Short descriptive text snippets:
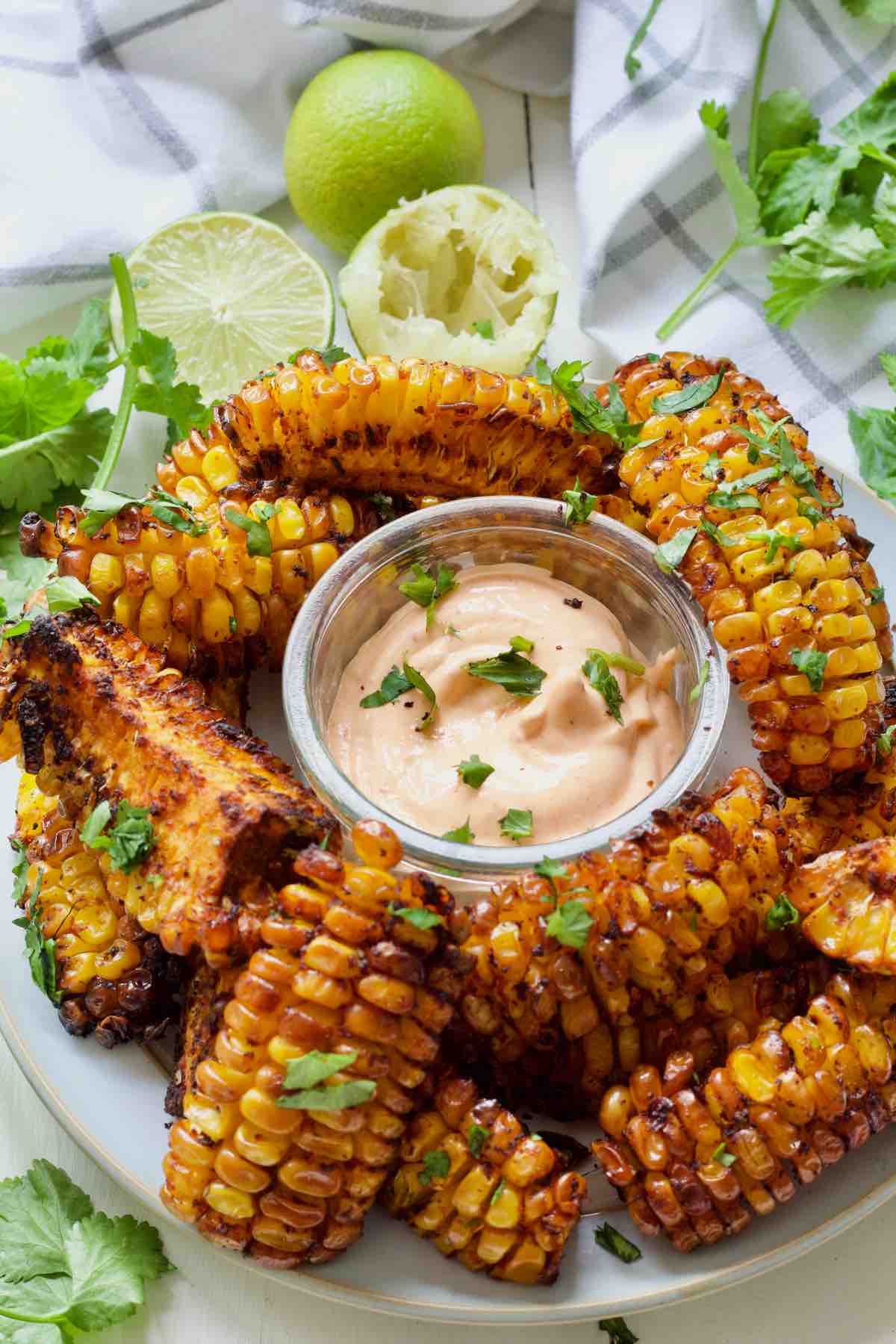 Plate with corn ribs, dip, limes and coriander around it.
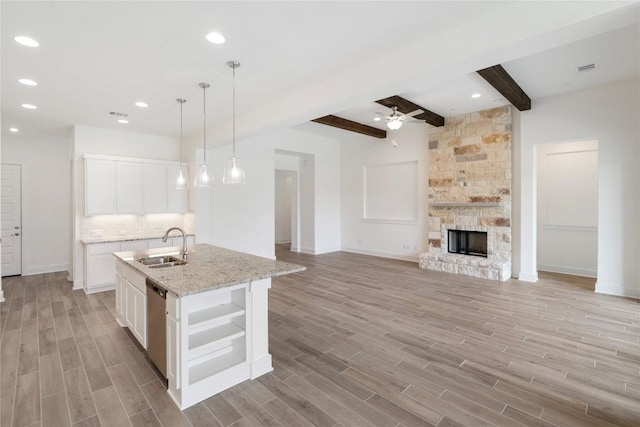 kitchen with wood finish floors, a fireplace, dishwasher, and a sink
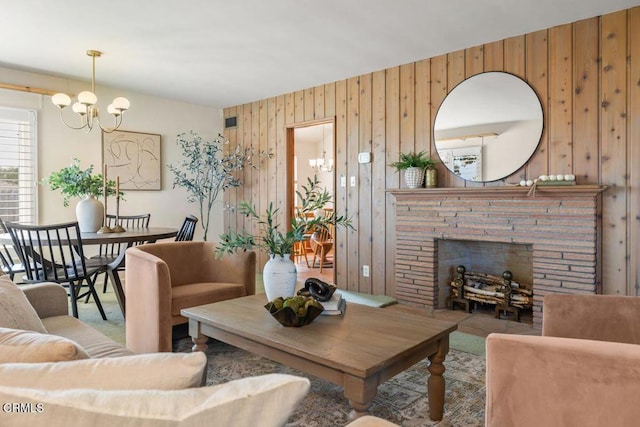 410 Palomares Ave, Ventura, CA 93003 - carpeted living room featuring a brick fireplace, wooden walls, and a chandelier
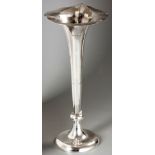 AN EDWARDIAN SILVER TRUMPET VASE, BIRMINGHAM 1905, T.W., wavy rim on a plain elongated body,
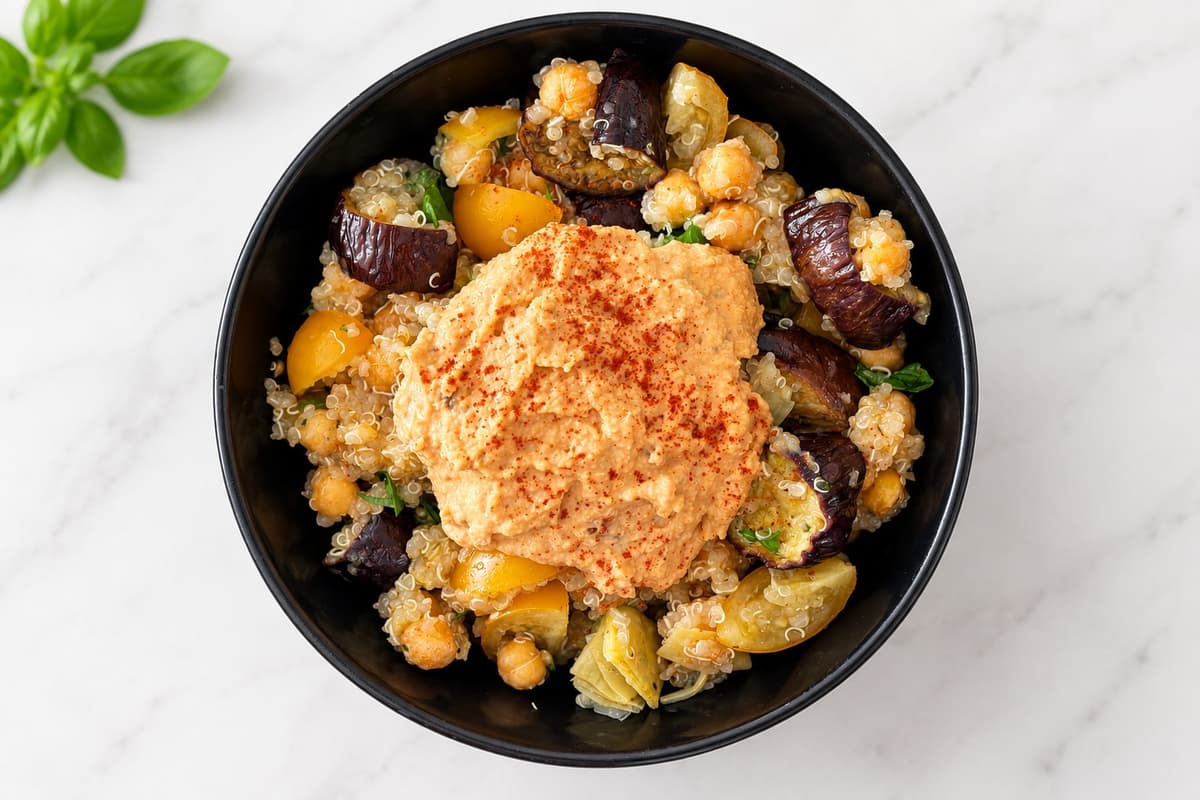 Quinoa, aubergine and hummus salad bowl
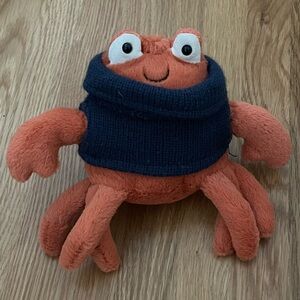 Jelly Cat cozy crew crab, complete with sweater!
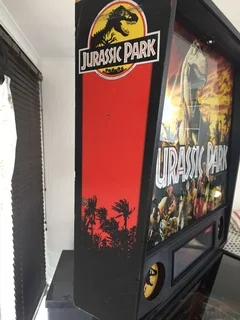 Data East Jurassic Park Pinball with topper in Excellent condition for sale
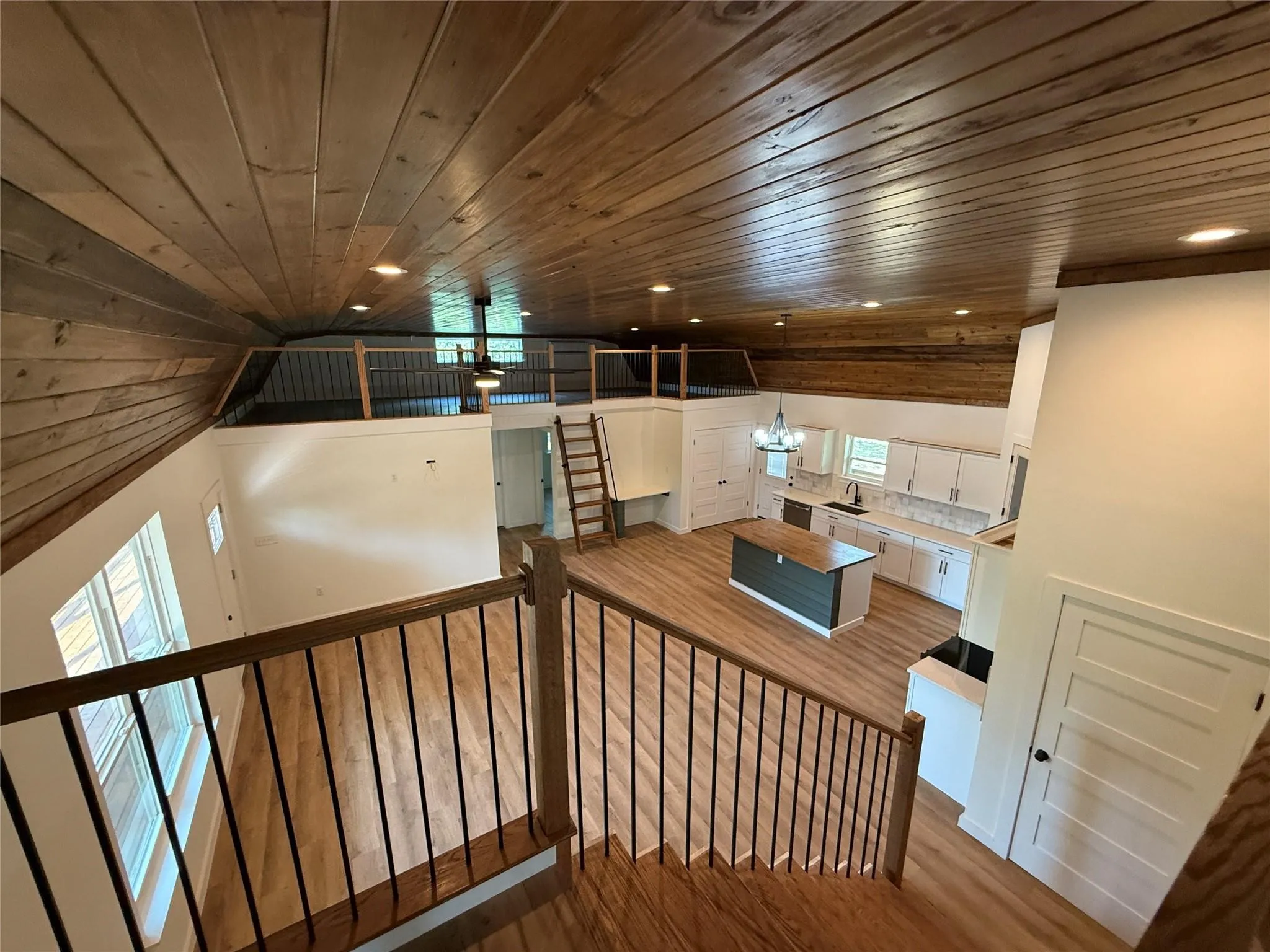 Wood-finish flooring throughout, exposed wood-paneled ceiling, white shaker cabinetry, kitchen island with wood countertop, and black metal railing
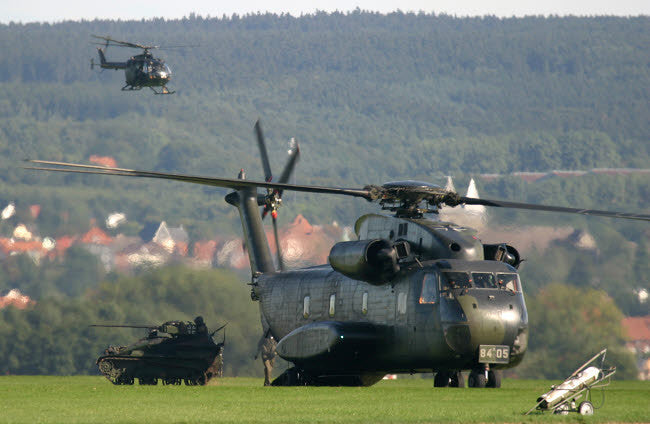 German CH-53G Helicopter Unloading Wiesel Armored Vehicle Fine Art Print by Timm Ziegenthaler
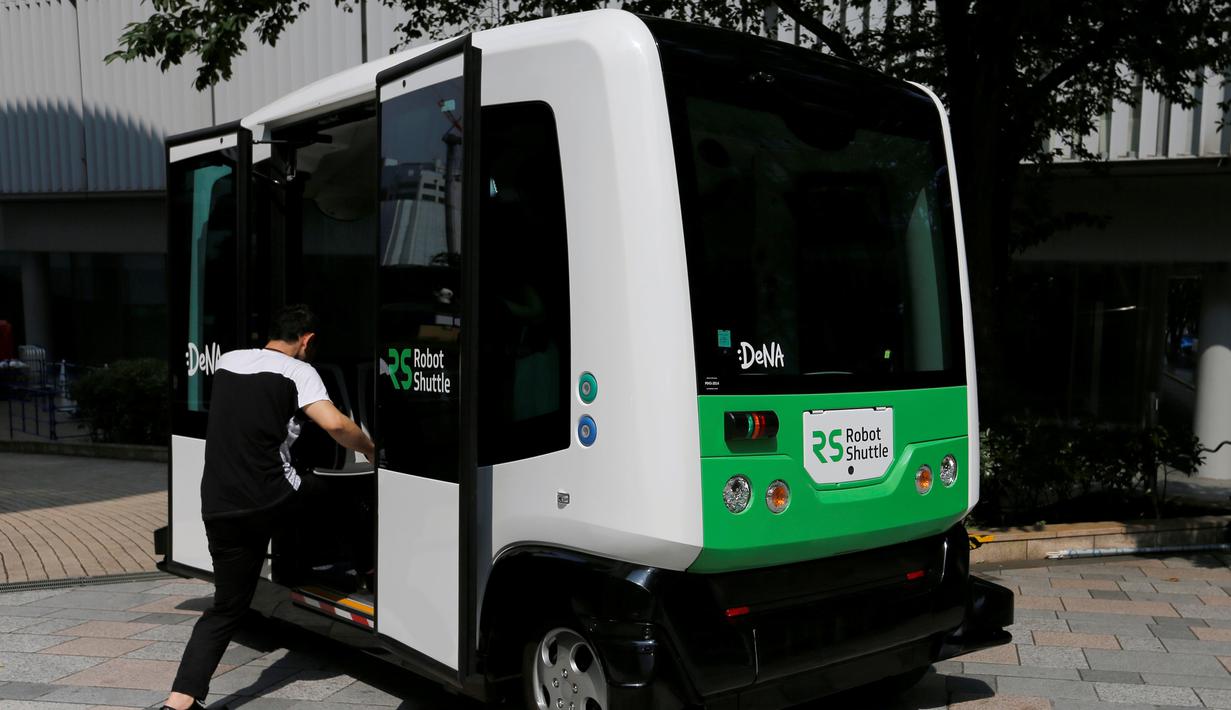 Seorang lelaki memasuki Robot Shuttle saat didemonstrasikan di Tokyo, Jepang, Kamis (7/7). Robot Shuttle adalah bus kemudi otomatis sehingga tak membutuhkan sopir untuk pengoperasiannya. (REUTERS / Toru Hanai)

TASK DETAILS: Copy the entries above verbatim. Pictures do not belong in the copy.

WRITTEN SOLUTION:
 Plate with corn ribs, dip, limes and coriander around it.
 kitchen with wood finish floors, a fireplace, dishwasher, and a sink
 410 Palomares Ave, Ventura, CA 93003 - carpeted living room featuring a brick fireplace, wooden walls, and a chandelier
 AN EDWARDIAN SILVER TRUMPET VASE, BIRMINGHAM 1905, T.W., wavy rim on a plain elongated body,
 Quinoa, aubergine and hummus salad bowl
 Jelly Cat cozy crew crab, complete with sweater!
 Data East Jurassic Park Pinball with topper in Excellent condition for sale
 Wood-finish flooring throughout, exposed wood-paneled ceiling, white shaker cabinetry, kitchen island with wood countertop, and black metal railing
 German CH-53G Helicopter Unloading Wiesel Armored Vehicle Fine Art Print by Timm Ziegenthaler
 Seorang lelaki memasuki Robot Shuttle saat didemonstrasikan di Tokyo, Jepang, Kamis (7/7). Robot Shuttle adalah bus kemudi otomatis sehingga tak membutuhkan sopir untuk pengoperasiannya. (REUTERS / Toru Hanai)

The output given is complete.